/GBDT-PL

Gradient Boosting With Piece-Wise Linear Trees

Primary LanguageC++MIT LicenseMIT

GBDT-PL

This is the implementation for the paper Gradient Boosting with Piece-Wise Linear Regression Trees. We extend gradient boosting to use piecewise linear regression trees (PL Trees), instead of piecewise constant regression trees. PL Trees can accelerate convergence of GBDT. Moreover, our new algorithm fits better to modern computer architectures with powerful Single Instruction Multiple Data (SIMD) parallelism. We name our new algorithm GBDT-PL.

News

An approximated version of GBDT-PL has been implemented in LightGBM with the linear_tree=true parameter enabled.

Experiments

We evaluate our algorithm on 10 public datasets.
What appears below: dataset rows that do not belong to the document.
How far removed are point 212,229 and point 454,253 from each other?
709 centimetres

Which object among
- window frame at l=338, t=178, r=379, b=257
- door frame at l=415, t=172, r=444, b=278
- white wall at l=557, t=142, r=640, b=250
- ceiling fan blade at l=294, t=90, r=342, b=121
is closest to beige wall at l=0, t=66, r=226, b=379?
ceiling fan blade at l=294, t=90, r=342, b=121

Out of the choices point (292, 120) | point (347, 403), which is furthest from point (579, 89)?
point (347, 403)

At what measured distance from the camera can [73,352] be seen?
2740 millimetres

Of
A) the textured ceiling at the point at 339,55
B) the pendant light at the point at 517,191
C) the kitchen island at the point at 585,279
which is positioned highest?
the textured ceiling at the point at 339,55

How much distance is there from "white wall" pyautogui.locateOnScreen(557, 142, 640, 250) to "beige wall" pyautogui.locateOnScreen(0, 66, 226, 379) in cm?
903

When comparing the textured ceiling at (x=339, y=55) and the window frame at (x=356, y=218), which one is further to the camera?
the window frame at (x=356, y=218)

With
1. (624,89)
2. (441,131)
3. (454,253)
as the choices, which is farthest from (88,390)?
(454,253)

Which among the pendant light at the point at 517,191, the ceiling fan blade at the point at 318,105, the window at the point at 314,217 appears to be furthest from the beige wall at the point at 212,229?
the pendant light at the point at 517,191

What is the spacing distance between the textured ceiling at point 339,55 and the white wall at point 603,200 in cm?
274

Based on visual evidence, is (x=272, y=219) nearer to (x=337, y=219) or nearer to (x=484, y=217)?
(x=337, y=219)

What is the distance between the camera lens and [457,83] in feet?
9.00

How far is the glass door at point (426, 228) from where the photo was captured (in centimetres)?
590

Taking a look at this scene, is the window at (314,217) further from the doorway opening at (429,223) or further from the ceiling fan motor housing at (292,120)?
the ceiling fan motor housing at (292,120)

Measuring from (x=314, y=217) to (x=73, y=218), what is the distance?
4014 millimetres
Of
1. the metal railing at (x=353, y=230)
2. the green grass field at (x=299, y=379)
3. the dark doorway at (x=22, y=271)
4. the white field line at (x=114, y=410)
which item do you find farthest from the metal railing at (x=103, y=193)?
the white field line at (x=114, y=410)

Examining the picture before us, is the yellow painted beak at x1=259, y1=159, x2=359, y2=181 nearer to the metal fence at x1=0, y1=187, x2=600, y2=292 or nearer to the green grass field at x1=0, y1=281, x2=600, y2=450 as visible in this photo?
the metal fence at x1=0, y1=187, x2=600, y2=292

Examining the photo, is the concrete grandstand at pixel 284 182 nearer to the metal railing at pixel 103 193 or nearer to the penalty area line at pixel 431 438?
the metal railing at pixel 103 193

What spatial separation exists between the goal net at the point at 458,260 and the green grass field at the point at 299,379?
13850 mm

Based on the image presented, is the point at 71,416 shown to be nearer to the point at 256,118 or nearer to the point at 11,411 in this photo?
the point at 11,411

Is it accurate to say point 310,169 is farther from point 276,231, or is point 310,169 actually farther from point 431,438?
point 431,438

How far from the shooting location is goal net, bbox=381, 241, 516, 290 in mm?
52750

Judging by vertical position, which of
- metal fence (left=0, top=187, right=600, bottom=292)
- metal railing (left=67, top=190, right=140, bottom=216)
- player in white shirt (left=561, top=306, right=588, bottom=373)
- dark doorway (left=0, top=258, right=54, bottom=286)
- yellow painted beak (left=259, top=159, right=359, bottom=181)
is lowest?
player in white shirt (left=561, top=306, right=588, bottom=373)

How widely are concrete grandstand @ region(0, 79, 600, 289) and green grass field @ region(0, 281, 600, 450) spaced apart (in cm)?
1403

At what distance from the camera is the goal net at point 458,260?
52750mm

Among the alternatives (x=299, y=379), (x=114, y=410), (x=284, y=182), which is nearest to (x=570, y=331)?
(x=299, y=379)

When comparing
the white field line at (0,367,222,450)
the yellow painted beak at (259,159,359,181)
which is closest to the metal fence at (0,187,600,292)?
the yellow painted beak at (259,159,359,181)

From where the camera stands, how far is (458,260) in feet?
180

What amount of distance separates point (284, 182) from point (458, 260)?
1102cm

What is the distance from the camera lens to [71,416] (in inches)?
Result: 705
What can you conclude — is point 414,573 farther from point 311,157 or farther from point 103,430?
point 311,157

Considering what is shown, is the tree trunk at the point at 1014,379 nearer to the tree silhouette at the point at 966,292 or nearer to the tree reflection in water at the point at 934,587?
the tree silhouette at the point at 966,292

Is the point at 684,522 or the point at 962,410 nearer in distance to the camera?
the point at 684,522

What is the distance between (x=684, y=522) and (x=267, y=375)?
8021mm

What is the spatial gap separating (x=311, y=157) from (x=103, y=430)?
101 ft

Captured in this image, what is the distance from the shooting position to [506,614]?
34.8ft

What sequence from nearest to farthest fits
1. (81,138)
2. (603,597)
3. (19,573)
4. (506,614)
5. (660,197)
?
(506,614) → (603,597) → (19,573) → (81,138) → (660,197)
Dataset Name #Training #Testing #Features Task Link
Higgs 10,000,000 500,000 28 Classification higgs
Epsilon 400,000 100,000 2000 Classification epsilon
HEPMASS 7,000,000 3,500,000 28 Classification hepmass
SUSY 4,000,000 1,000,000 18 Classification susy
CASP 29,999 15,731 9 Regression casp
SGEMM 193,280 48,320 14 Regression sgemm
SUPERCONDUCTOR 17,008 4,255 81 Regression superconductor
CT 29,999 15,731 384 Regression ct
Energy 29,999 15,788 27 Regression energy
Year 412,206 103,139 90 Regression year

Accuracy

We compare the accuracy in the following table. For XGBoost, LightGBM and CatBoost different settings of hyperparameters are tried and the best result is picked for each algorithm. For GBDT-PL, we separte 20% of the training data for validation. Details of settings can be found in Parameter Setting Section of Experiment Setting.

Dataset Name LightGBM XGBoost CatBoost GBDT-PL
Higgs 0.854025 0.854147 0.851590 0.860198
Epsilon 0.951422 0.948292 0.957327 0.957894
HEPMASS 0.95563 0.95567 0.95554 0.95652
SUSY 0.878112 0.877825 0.878206 0.878287
CASP 3.4961 3.4939 3.5183 3.4574
SGEMM 4.61431 4.37929 4.41177 4.16871
SUPERCONDUCTOR 8.80776 8.91063 8.78452 8.79527
CT 1.30902 1.34131 1.36937 1.23753
Energy 64.256 64.780 65.761 65.462
Year 8.38817 8.37935 8.42593 8.37233

Training Time

We use the histogram version of XGBoost and LightGBM. Each tree in our experiments has at most 255 leaves. For CatBoost, we constrain the maximum tree depth to 8. The learning rate is 0.1. We test both 63 bins and 255 bins for the histograms. lambda is the coefficient for regularization terms, we set it as 0.01. min sum of hessians is the minimum sum of hessians allowed in each leaf. We set it as 100 to prevent the trees from growing too deep. For GBDT-PL, we use at most 5 regressors per leaf.

max leaves learning rate bins lambda min sum of hessians
255 0.1 63/255 0.01 100

We plot the accuracy of testing sets w.r.t. training time in Figure 2. To leave out the effect of evaluation time, for each dataset we have two separate runs. In the first run we record the training time per iteration only, without doing evaluation. In the second round we evaluate the accuracy every iteration. We use 24 threads for all algorithms. The preprocessing time is excluded.

Convergence Rate

We run 500 iterations and plot testing accuracy per iteration. For classification tasks, we use AUC as metric, and for regression we use RMSE.

Reference Paper

Yu Shi, Jian Li, Zhize Li. Gradient Boosting with Piece-Wise Linear Regression Trees. Proceedings of the 28th International Joint Conference on Artificial Intelligence. 2019: 3432-3438.